Take the line containing "Does point (260, 371)" and every line after it in the data below, and print them exactly as given, with nothing else.

(Extracted data entries)

========================

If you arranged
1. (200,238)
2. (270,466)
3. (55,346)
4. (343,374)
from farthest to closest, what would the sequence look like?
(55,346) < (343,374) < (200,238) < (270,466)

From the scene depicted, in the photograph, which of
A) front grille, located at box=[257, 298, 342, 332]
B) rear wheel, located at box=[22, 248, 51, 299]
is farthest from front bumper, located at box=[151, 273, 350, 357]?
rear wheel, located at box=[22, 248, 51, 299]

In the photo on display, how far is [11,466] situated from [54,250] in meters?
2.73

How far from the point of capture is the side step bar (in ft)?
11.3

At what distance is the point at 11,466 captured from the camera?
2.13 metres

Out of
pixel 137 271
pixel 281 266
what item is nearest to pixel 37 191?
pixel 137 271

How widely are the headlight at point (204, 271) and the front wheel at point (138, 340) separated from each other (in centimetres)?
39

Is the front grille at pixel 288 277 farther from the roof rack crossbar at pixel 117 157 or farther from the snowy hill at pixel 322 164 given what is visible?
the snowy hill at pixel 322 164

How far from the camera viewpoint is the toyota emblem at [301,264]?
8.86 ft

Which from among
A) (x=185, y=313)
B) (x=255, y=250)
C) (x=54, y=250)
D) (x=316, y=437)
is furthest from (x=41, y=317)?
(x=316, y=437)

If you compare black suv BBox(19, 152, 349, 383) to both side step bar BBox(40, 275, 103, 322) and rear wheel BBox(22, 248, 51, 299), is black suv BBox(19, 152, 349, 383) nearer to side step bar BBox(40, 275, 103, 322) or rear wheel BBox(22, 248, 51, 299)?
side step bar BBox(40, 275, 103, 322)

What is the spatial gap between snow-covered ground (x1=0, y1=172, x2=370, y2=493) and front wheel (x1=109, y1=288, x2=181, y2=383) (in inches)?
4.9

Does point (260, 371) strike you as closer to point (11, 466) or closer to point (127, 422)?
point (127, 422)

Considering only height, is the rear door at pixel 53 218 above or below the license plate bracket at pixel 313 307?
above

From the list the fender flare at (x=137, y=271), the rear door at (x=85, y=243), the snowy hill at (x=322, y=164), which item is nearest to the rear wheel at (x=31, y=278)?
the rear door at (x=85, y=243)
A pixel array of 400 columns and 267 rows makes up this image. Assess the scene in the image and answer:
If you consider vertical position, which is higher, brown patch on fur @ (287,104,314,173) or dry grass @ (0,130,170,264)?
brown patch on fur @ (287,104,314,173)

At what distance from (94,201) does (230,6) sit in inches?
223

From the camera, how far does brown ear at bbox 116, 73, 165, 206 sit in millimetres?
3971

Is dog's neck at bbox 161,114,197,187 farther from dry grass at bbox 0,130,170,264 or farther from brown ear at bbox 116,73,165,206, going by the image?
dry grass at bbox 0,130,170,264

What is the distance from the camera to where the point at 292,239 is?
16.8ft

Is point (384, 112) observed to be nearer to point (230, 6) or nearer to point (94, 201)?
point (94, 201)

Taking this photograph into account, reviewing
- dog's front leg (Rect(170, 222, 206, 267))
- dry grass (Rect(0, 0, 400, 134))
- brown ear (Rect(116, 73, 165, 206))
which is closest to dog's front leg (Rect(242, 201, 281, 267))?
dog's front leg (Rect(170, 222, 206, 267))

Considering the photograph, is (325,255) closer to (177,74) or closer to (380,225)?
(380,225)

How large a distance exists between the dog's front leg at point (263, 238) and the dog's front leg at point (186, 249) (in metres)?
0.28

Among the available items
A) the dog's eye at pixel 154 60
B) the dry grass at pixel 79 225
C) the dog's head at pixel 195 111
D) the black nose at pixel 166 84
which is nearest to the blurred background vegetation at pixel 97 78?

========================

**RESPONSE BELOW**.
Does point (260, 371) strike you as closer to point (11, 466) or closer to point (127, 422)?
point (127, 422)

Considering only height, is the rear door at pixel 53 218 above or below the license plate bracket at pixel 313 307?
above

From the list the fender flare at (x=137, y=271), the rear door at (x=85, y=243), the snowy hill at (x=322, y=164), which item is nearest to the rear wheel at (x=31, y=278)?
the rear door at (x=85, y=243)
A pixel array of 400 columns and 267 rows makes up this image. Assess the scene in the image and answer:
If you consider vertical position, which is higher, brown patch on fur @ (287,104,314,173) or dry grass @ (0,130,170,264)?
brown patch on fur @ (287,104,314,173)

At what distance from (94,201) does (230,6) sit in inches?
223

From the camera, how far does brown ear at bbox 116, 73, 165, 206 sit in millimetres?
3971

Is dog's neck at bbox 161,114,197,187 farther from dry grass at bbox 0,130,170,264 or farther from brown ear at bbox 116,73,165,206, going by the image?
dry grass at bbox 0,130,170,264

What is the distance from the camera to where the point at 292,239 is?
16.8ft

Is point (384, 112) observed to be nearer to point (230, 6) or nearer to point (94, 201)?
point (94, 201)

Taking this photograph into account, reviewing
- dog's front leg (Rect(170, 222, 206, 267))
- dry grass (Rect(0, 0, 400, 134))
- brown ear (Rect(116, 73, 165, 206))
which is closest to dog's front leg (Rect(242, 201, 281, 267))?
dog's front leg (Rect(170, 222, 206, 267))

Considering the photograph, is (325,255) closer to (177,74) or closer to (380,225)?
(380,225)

How large a distance exists between the dog's front leg at point (263, 238) and the dog's front leg at point (186, 249) (in metres)?
0.28

Among the available items
A) the dog's eye at pixel 154 60
B) the dry grass at pixel 79 225
C) the dog's head at pixel 195 111
D) the black nose at pixel 166 84
which is nearest to the blurred background vegetation at pixel 97 78?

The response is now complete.